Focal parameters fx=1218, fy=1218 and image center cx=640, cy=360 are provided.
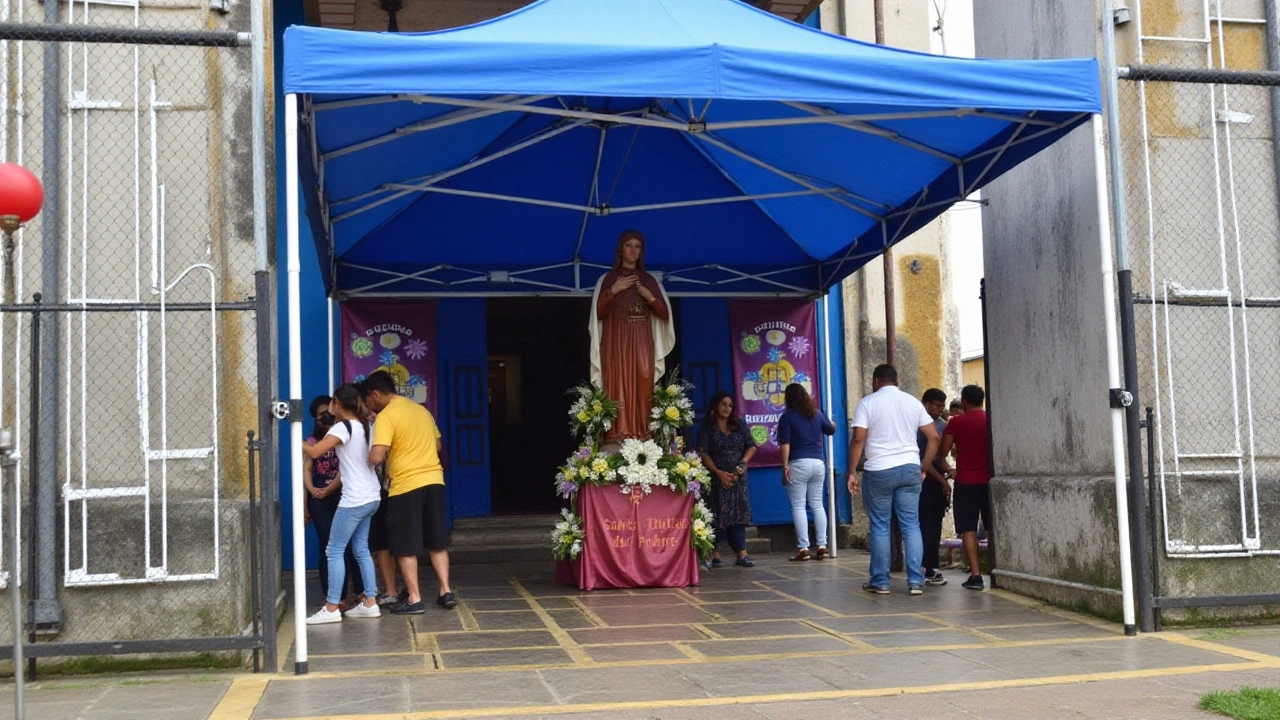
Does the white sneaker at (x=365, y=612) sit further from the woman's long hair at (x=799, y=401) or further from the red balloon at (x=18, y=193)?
the woman's long hair at (x=799, y=401)

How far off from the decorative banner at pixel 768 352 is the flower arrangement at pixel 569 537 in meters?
3.81

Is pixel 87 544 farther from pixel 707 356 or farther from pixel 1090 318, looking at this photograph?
pixel 707 356

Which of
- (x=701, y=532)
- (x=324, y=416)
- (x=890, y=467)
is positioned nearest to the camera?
(x=890, y=467)

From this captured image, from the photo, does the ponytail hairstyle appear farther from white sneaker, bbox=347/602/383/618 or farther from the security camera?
the security camera

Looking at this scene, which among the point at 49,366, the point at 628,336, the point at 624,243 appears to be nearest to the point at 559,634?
the point at 628,336

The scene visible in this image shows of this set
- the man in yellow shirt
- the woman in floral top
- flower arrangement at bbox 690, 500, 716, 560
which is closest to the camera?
the man in yellow shirt

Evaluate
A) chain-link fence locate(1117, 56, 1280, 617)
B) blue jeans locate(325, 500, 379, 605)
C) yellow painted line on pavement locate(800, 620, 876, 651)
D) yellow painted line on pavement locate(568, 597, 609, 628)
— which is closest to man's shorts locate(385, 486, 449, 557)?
blue jeans locate(325, 500, 379, 605)

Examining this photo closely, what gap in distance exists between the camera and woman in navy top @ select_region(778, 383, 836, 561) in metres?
11.2

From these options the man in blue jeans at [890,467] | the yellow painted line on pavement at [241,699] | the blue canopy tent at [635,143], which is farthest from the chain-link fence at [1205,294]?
the yellow painted line on pavement at [241,699]

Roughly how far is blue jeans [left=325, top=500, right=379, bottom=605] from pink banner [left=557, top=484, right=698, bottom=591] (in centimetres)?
170

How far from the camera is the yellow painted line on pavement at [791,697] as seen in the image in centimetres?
517

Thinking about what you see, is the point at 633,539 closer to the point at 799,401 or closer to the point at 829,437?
the point at 799,401

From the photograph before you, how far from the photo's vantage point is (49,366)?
6.29 meters

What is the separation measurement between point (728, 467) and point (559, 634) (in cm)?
408
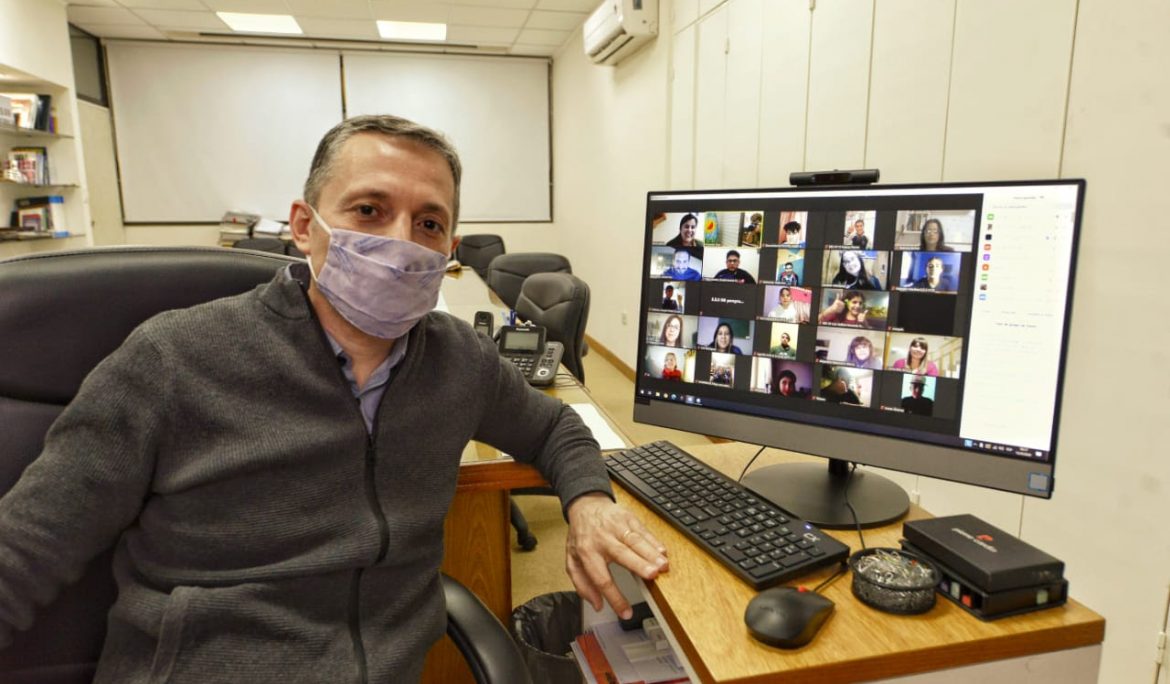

________________________

> _What you will do_
Please return all of the data above word for word, leaving out the pictures.

> _Complete response_
Focal parameters fx=1218, fy=1218 and image center cx=640, cy=360 are provided.
Does the white sneaker at (x=365, y=612) sit further from the woman's long hair at (x=799, y=401) or further from the red balloon at (x=18, y=193)?
the woman's long hair at (x=799, y=401)

How far off from the decorative banner at pixel 768 352 is the flower arrangement at pixel 569 537 in meters?
3.81

Is pixel 87 544 farther from pixel 707 356 or farther from pixel 1090 318, looking at this photograph?
pixel 707 356

Which of
- (x=701, y=532)
- (x=324, y=416)
- (x=890, y=467)
is positioned nearest to the camera?
(x=890, y=467)

From this captured image, from the photo, does the ponytail hairstyle appear farther from white sneaker, bbox=347/602/383/618 or farther from the security camera?
the security camera

Looking at this scene, which among the point at 49,366, the point at 628,336, the point at 624,243 appears to be nearest to the point at 559,634?
the point at 628,336

The scene visible in this image shows of this set
- the man in yellow shirt
- the woman in floral top
- flower arrangement at bbox 690, 500, 716, 560
which is closest to the camera?
the man in yellow shirt

Evaluate
A) chain-link fence locate(1117, 56, 1280, 617)
B) blue jeans locate(325, 500, 379, 605)
C) yellow painted line on pavement locate(800, 620, 876, 651)
D) yellow painted line on pavement locate(568, 597, 609, 628)
— which is closest to man's shorts locate(385, 486, 449, 557)?
blue jeans locate(325, 500, 379, 605)

Examining this photo closely, what gap in distance exists between the camera and woman in navy top @ select_region(778, 383, 836, 561) in metres?
11.2

From these options the man in blue jeans at [890,467] | the yellow painted line on pavement at [241,699] | the blue canopy tent at [635,143], which is farthest from the chain-link fence at [1205,294]?
the yellow painted line on pavement at [241,699]

Roughly how far is blue jeans [left=325, top=500, right=379, bottom=605] from pink banner [left=557, top=484, right=698, bottom=591] (in centimetres)?
170

How far from the camera is the yellow painted line on pavement at [791,697] as seen in the image in centimetres?
517

Thinking about what you see, is the point at 633,539 closer to the point at 799,401 or closer to the point at 829,437?
the point at 799,401

From the photograph before you, how far from the photo's vantage point is (49,366)?
6.29 meters

What is the separation measurement between point (728, 467) and point (559, 634) (in cm)?
408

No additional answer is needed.